Job A:
In the rows below, starting at the first row and ending at the row that contains "Is the POWER8 value for Ludwig", switch "POWER8" to "POWER9" and give those rows again with nothing else changed.

Text provided:

A product of public schools and a political science major in college, I came to the class with a secular and legal perspective on King’s agenda, his vision and the history of the civil rights movement. I believed that those involved in the movement were fundamentally motivated by a desire to extend legal rights to those who were denied them. I had not understood the movement’s religious and moral foundation—a foundation fueled by a profound belief in God-given human dignity. I was unaware of its commitment to solidarity, community and love—even love of one’s enemies—and its holistic and theological understanding of social justice. I did not appreciate the depth of hypocrisy King exposed in his “Letter From Birmingham Jail,”in which he condemned his fellow Christian ministers for ignoring racism in their midst. I certainly wasn’t familiar with the religious rituals of the mass demonstrations, in which protesters gathered in churches to sing, pray and listen to sermons before their nonviolent actions and marches.

Catholic social teaching can provide a stronger framework for antiracism programs.

Data records:
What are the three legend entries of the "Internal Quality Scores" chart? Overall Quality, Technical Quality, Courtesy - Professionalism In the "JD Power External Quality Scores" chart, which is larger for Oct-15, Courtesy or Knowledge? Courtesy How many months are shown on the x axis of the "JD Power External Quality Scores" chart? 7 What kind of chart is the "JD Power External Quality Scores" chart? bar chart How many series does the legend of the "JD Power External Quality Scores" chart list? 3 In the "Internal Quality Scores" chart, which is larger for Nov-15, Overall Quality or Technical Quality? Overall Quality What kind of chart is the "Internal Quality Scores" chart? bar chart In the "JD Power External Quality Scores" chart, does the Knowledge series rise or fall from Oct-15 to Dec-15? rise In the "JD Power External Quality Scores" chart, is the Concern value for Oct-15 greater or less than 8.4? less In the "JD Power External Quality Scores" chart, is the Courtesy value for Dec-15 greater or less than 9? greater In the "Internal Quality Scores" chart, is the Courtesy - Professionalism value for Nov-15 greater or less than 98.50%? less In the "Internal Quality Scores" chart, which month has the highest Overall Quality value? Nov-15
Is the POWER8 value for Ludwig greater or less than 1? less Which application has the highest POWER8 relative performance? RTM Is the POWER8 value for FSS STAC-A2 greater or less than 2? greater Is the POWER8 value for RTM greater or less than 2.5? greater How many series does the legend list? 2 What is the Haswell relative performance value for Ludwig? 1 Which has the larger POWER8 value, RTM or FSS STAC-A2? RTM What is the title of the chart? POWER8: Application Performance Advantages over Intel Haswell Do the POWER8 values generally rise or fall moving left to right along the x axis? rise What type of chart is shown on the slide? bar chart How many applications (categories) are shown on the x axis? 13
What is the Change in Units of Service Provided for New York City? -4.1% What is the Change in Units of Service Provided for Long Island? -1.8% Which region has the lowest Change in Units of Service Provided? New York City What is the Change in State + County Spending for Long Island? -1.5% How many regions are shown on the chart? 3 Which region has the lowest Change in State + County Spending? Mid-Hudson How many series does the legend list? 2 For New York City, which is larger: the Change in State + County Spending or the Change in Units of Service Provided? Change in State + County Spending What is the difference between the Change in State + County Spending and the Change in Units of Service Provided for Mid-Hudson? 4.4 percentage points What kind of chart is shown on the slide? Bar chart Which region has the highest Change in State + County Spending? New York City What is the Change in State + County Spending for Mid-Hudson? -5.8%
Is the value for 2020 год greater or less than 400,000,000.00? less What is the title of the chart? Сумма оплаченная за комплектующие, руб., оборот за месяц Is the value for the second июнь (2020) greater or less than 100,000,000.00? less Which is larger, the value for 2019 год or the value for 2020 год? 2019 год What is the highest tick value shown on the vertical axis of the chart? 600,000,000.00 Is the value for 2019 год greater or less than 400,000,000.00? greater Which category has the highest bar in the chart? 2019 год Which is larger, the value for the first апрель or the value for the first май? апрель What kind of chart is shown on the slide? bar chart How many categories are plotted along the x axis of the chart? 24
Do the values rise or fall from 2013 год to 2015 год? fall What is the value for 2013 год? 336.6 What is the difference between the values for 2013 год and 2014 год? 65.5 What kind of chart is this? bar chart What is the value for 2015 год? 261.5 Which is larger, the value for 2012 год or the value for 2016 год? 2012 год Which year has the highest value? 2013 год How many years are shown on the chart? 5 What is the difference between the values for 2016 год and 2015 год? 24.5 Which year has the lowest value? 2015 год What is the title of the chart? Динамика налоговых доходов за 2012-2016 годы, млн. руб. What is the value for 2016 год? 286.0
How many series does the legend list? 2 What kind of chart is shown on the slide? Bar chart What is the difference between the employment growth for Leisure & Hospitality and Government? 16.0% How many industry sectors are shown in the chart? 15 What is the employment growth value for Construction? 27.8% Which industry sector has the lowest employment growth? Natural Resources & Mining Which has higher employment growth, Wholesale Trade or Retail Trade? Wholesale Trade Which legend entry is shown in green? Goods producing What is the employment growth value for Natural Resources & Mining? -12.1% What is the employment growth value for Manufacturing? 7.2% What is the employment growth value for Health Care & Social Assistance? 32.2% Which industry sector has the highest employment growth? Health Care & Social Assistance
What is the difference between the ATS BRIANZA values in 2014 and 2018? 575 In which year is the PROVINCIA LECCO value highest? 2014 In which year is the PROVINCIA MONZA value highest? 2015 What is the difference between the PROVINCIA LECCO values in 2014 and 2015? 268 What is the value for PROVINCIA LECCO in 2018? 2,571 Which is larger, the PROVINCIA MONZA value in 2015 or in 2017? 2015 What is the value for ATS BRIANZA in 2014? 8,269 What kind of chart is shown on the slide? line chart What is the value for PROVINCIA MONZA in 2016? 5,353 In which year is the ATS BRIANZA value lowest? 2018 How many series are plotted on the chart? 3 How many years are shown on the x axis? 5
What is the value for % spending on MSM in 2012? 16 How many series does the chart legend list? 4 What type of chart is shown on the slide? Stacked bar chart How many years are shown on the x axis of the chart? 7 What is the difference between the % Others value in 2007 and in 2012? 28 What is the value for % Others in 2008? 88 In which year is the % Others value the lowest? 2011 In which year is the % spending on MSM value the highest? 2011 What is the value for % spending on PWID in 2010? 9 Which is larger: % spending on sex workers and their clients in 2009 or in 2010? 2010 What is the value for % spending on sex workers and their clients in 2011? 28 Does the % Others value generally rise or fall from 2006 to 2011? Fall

Job B:
Carry on the passage about the civil rights movement and Catholic social teaching from its last sentence.

Response A:
What are the three legend entries of the "Internal Quality Scores" chart? Overall Quality, Technical Quality, Courtesy - Professionalism In the "JD Power External Quality Scores" chart, which is larger for Oct-15, Courtesy or Knowledge? Courtesy How many months are shown on the x axis of the "JD Power External Quality Scores" chart? 7 What kind of chart is the "JD Power External Quality Scores" chart? bar chart How many series does the legend of the "JD Power External Quality Scores" chart list? 3 In the "Internal Quality Scores" chart, which is larger for Nov-15, Overall Quality or Technical Quality? Overall Quality What kind of chart is the "Internal Quality Scores" chart? bar chart In the "JD Power External Quality Scores" chart, does the Knowledge series rise or fall from Oct-15 to Dec-15? rise In the "JD Power External Quality Scores" chart, is the Concern value for Oct-15 greater or less than 8.4? less In the "JD Power External Quality Scores" chart, is the Courtesy value for Dec-15 greater or less than 9? greater In the "Internal Quality Scores" chart, is the Courtesy - Professionalism value for Nov-15 greater or less than 98.50%? less In the "Internal Quality Scores" chart, which month has the highest Overall Quality value? Nov-15
Is the POWER9 value for Ludwig greater or less than 1? less Which application has the highest POWER9 relative performance? RTM Is the POWER9 value for FSS STAC-A2 greater or less than 2? greater Is the POWER9 value for RTM greater or less than 2.5? greater How many series does the legend list? 2 What is the Haswell relative performance value for Ludwig? 1 Which has the larger POWER9 value, RTM or FSS STAC-A2? RTM What is the title of the chart? POWER9: Application Performance Advantages over Intel Haswell Do the POWER9 values generally rise or fall moving left to right along the x axis? rise What type of chart is shown on the slide? bar chart How many applications (categories) are shown on the x axis? 13

Response B:
Even if working for the movement didn’t require religiously motivated beliefs in the values of community, dignity and justice, they nonetheless provided King, Bayard Rustin and many of their fellow activists with a profound moral and ethical foundation that served as a powerful impetus for their efforts. As Rustin wrote toward the end of his life: “My activism did not spring from being black. Rather, it is rooted fundamentally in my Quaker upbringing and the values instilled in me by the grandparents who reared me. Those values were based on the concept of a single human family and the belief that all members of that family are equal.”

It is impossible to say whether the civil rights movement and its vanguard of true believers would have succeeded in their struggle against Jim Crow without the Christian ethical and moral foundation that undergirded them. But one can imagine that if they had had to rely solely on procedural and legal arguments, the outcome might not have been the same.

Challenges to D.E.I.

My radically transformed understanding of the civil rights movement’s ethical and moral foundations has influenced my thinking about the debates that currently engulf the concept of diversity, equity and inclusion (D.E.I.) in educational circles—especially as I consider my role as a leader at Regis High School, a Jesuit secondary school in New York City.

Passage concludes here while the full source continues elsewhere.